Further, the server is preset with filling areas of user attribute data and target user data, a user can fill data in the corresponding filling areas based on the user attribute data and the target user data, and the filling areas of the target user data can further comprise filling-necessary options and filling-selecting options. Specifically, the weights of the filled areas corresponding to the user basic information data, the basic asset data and the basic consumption data are predetermined, the filled areas with larger weights are used as filling-in options, and the filled options with smaller weights are used as filling-in options.

S102: and identifying the age of the user, the region where the user is located and the user identification according to preset pre-trust evaluation conditions, and determining whether the user attribute data is pre-trust data.

The pre-trust evaluation conditions are preset evaluation rules, for example, preset evaluation rules corresponding to ages (18 years old and having complete civil behaviors), territories (whether or not they are trusted areas) and blacklists (blacklists corresponding to large banks and poor credit records of borrowers or direct relatives).

Specifically, the server judges the acquired age of the user, the area where the user is located and the user identification through preset pre-trust evaluation conditions, judges whether the age of the user is 18 years old and has complete civil behavior, judges whether the area where the user is located is a trusted area, searches a blacklist of each big bank according to the user identification, and judges whether the user, borrower or direct relatives corresponding to the user identification have no bad records so as to determine whether the user attribute data is pre-trust data.

S103: if the user attribute data is pre-trust data, inputting the target user data into a pre-trust line model, and obtaining an initial pre-trust line corresponding to the target user data.

The initial pre-credit limit refers to credit limit corresponding to target user data output through a pre-credit limit model.

Specifically, if the user attribute data meets the pre-trust evaluation condition, the user attribute data is pre-trust data, the target user data is input into a pre-trust line model, and the target user data is analyzed and processed through the pre-trust line model to obtain an initial pre-trust line corresponding to the target user data. It should be noted that the initial pre-credit limit is a specific value.

Further, if the user attribute data is not pre-trust data, feedback information is generated and fed back to the user side. The feedback information is a user reminding the user not to pre-trust.

S104: and inquiring a comparison table according to the initial pre-credit limit, and acquiring a target pre-credit limit corresponding to the initial pre-credit limit.

The target pre-credit limit refers to a credit limit determined according to the initial pre-credit limit, and the target pre-credit limit is a preset integer value.

Specifically, the correspondence between the initial pre-credit limit and the target pre-credit limit is stored in the comparison table. The initial pre-credit line obtained through the pre-credit line model is a specific value, and the server side searches the comparison table according to the initial pre-credit line to obtain the target pre-credit line corresponding to the initial pre-credit line as the target pre-credit line corresponding to the target user data. For example, the initial pre-credit line obtained through the pre-credit line model is 2 thousands, and the reference table is searched through the initial pre-credit line, and if the target pre-credit line corresponding to the initial pre-credit line is specified to be twenty thousands in the reference table, the twenty thousands are used as the target pre-credit line corresponding to the target user data.

In steps S101-S104, the age of the user, the region where the user is located, and the user identifier are identified according to preset pre-trust evaluation conditions, and whether the user attribute data is pre-trust data is determined, so as to preliminarily determine whether the user is a user capable of performing trust. If the user attribute data is pre-trust data, inputting the target user data into a pre-trust line model, acquiring initial pre-trust line corresponding to the target user data, determining the initial pre-trust line, and outputting the initial pre-trust line through the pre-trust line model more accurately. And according to the initial pre-credit limit query comparison table, acquiring a target pre-credit limit corresponding to the initial pre-credit limit, so that the target pre-credit limit fed back to the user is a specified credit limit, and the difference between the credit limit and the target pre-credit limit is not great when the subsequent user applies for service.
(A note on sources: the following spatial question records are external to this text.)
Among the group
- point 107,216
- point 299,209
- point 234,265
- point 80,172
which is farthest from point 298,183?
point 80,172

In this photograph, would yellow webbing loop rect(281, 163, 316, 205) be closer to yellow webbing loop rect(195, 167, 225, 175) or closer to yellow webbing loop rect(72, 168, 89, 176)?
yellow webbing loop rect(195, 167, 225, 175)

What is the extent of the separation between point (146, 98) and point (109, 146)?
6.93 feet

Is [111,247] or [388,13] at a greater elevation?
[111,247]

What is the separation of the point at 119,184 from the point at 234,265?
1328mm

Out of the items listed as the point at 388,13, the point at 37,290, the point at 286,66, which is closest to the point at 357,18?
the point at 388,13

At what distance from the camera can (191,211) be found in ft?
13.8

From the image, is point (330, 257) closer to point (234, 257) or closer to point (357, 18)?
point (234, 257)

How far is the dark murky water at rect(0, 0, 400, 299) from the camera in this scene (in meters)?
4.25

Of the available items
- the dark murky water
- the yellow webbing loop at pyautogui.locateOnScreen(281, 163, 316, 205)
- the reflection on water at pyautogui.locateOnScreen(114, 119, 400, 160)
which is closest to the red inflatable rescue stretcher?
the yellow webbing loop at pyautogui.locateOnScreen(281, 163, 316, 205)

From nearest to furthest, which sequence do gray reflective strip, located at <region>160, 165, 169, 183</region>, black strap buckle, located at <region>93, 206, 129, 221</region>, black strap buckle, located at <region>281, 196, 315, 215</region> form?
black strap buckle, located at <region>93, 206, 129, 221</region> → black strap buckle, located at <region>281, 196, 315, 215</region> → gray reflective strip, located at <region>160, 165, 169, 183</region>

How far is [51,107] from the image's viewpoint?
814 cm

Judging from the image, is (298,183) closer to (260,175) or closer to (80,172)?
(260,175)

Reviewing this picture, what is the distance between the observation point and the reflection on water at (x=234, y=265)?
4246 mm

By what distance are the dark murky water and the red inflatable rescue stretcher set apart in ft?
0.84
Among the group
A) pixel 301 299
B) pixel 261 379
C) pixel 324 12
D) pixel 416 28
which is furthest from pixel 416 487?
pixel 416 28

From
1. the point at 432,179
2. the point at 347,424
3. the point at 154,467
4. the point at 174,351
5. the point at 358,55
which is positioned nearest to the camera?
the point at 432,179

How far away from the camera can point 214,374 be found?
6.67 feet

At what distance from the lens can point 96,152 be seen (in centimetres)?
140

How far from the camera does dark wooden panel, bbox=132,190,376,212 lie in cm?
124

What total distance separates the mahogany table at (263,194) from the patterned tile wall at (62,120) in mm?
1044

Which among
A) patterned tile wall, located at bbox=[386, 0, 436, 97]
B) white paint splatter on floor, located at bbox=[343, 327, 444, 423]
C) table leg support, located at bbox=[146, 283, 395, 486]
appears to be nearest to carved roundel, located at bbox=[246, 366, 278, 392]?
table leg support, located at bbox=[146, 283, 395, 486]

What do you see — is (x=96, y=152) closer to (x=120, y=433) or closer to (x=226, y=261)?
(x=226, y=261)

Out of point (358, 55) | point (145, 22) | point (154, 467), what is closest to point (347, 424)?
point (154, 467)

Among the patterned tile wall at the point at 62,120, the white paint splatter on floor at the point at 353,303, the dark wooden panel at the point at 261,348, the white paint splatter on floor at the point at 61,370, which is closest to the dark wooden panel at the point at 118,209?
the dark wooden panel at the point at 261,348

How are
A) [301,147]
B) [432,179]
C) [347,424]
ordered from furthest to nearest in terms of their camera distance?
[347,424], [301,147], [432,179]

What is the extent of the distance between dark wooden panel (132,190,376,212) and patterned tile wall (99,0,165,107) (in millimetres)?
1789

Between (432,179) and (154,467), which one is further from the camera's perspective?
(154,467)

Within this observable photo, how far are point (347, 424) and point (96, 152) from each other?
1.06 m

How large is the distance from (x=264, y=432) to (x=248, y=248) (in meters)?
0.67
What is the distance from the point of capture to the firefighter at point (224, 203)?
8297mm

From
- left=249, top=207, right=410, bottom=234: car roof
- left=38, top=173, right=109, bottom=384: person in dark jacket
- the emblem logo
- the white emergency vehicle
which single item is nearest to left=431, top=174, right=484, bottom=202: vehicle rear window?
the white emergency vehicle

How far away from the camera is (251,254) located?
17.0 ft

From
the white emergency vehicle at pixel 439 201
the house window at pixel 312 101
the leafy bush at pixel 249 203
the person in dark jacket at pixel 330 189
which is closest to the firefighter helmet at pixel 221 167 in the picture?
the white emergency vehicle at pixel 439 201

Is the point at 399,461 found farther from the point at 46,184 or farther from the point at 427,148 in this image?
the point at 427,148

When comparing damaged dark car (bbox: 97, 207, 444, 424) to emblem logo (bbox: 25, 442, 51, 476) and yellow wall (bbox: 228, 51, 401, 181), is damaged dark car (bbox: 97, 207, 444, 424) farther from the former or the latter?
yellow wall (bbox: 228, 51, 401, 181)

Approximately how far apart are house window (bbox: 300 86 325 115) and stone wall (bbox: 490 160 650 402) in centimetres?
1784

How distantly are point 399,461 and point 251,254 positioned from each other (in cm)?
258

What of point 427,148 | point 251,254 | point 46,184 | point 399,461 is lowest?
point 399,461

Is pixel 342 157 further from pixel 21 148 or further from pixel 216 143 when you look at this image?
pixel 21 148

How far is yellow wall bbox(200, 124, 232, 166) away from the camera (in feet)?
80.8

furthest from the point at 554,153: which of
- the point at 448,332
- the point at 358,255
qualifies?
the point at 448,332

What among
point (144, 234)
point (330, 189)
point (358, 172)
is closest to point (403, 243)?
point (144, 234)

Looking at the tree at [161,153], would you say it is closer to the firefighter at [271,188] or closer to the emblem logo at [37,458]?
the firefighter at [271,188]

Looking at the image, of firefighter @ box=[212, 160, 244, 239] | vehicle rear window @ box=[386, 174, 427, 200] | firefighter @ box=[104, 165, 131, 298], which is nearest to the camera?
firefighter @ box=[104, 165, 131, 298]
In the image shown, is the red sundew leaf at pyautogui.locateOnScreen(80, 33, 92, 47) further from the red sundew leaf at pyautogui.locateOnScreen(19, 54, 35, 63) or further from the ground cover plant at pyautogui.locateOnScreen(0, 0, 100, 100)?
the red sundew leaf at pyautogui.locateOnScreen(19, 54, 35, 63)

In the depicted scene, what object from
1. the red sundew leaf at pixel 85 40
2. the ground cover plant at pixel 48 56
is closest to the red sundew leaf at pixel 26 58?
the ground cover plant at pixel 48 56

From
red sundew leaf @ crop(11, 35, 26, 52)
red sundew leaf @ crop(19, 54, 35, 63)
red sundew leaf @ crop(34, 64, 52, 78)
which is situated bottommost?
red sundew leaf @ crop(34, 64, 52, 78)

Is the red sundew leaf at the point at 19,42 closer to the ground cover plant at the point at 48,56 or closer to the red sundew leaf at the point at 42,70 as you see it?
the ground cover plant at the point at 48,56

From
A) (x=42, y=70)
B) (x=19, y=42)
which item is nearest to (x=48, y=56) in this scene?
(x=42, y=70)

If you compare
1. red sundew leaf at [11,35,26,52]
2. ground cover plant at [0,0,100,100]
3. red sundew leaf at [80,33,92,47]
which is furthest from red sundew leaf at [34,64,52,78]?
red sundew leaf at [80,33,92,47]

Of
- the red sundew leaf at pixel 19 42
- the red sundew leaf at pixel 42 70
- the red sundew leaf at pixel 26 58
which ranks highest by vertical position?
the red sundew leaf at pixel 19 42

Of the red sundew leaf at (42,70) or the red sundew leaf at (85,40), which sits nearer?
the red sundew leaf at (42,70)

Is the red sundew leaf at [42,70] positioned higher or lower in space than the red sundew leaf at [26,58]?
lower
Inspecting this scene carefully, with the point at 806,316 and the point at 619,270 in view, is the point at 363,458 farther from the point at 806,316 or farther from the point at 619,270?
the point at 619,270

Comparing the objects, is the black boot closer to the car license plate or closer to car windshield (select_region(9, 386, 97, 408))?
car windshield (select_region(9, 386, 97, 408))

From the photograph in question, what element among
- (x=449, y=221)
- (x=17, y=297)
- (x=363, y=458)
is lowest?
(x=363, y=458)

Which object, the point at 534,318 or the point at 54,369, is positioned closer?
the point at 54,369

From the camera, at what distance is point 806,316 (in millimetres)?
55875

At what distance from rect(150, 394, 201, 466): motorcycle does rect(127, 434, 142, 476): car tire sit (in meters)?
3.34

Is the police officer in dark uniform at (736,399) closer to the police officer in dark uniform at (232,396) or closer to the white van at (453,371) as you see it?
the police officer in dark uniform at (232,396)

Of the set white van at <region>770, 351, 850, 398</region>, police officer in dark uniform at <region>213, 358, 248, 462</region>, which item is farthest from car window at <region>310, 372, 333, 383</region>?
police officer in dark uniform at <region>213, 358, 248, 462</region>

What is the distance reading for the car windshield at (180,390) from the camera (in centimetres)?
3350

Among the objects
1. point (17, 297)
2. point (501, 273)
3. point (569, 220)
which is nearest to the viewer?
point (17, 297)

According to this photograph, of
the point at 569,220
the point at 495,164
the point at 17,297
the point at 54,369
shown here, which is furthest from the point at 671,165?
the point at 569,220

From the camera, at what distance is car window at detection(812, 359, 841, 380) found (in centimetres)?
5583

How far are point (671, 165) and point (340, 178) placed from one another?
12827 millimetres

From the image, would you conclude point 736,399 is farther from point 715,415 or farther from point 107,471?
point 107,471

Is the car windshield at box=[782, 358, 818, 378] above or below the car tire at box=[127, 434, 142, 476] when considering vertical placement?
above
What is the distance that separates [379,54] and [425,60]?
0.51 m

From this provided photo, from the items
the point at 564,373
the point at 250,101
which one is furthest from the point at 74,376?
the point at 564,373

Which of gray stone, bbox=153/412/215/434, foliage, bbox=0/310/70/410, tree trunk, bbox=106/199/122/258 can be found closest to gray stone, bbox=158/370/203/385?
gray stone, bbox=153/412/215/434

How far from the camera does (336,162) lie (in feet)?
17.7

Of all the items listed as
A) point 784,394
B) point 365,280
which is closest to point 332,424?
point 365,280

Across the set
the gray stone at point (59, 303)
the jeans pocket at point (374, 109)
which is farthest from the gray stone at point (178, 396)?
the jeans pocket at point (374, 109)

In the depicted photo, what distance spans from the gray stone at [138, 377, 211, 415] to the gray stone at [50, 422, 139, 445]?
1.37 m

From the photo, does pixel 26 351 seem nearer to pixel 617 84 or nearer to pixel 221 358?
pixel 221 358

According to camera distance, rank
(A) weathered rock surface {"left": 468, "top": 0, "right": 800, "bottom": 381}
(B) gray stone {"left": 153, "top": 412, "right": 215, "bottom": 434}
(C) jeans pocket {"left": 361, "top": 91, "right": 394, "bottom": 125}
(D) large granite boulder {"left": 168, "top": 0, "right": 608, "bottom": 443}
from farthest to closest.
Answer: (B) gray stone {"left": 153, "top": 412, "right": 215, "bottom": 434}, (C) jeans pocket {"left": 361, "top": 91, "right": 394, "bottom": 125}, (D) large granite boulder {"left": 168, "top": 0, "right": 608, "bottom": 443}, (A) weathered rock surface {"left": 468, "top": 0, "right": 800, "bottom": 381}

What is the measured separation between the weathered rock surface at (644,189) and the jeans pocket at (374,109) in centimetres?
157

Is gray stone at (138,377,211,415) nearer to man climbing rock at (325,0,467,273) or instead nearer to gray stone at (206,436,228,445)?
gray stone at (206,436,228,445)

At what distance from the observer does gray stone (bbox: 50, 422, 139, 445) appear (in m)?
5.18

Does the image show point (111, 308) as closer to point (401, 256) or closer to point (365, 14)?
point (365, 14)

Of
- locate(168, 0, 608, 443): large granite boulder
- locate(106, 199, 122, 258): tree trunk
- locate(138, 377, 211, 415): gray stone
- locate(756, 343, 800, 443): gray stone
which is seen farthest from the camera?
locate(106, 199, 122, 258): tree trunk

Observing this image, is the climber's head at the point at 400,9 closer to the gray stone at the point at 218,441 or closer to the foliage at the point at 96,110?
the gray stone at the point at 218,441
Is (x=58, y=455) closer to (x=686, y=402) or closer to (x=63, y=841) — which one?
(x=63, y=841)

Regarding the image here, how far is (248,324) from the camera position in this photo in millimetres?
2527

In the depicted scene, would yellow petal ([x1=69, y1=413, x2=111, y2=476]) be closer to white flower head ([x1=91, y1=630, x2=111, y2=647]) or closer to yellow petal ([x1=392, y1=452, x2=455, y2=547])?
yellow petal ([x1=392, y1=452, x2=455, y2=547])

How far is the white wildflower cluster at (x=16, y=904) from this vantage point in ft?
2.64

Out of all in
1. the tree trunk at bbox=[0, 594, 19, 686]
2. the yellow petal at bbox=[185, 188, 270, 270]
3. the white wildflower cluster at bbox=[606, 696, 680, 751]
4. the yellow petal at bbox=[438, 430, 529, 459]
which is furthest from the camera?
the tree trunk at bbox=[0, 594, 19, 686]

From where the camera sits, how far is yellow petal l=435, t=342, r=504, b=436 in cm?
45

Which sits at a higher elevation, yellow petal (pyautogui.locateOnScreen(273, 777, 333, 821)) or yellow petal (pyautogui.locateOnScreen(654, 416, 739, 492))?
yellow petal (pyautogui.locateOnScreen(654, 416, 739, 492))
It should be understood that the sequence number of each step in the foregoing embodiment does not mean that the execution sequence of each process should be determined by the function and the internal logic, and should not limit the implementation process of the embodiment of the present invention.

In an embodiment, a device for training a credit model is provided, where the device for training a credit model corresponds to the method for training a credit model in the above embodiment one by one. As shown in fig. 8, the credit line model training apparatus includes a basic user data obtaining module 10, a life stage category obtaining module 20, a repayment capability level obtaining module 30, a consumption capability level obtaining module 40, a training data forming module 50 and a pre-credit line model obtaining module 60. The functional modules are described in detail as follows:

the basic user data acquisition module 10 is configured to acquire original user data in the database, perform filtering processing on the original user data, and acquire basic user data that meets training standards, where the basic user data includes credit, basic information data, basic asset data, and basic consumption data.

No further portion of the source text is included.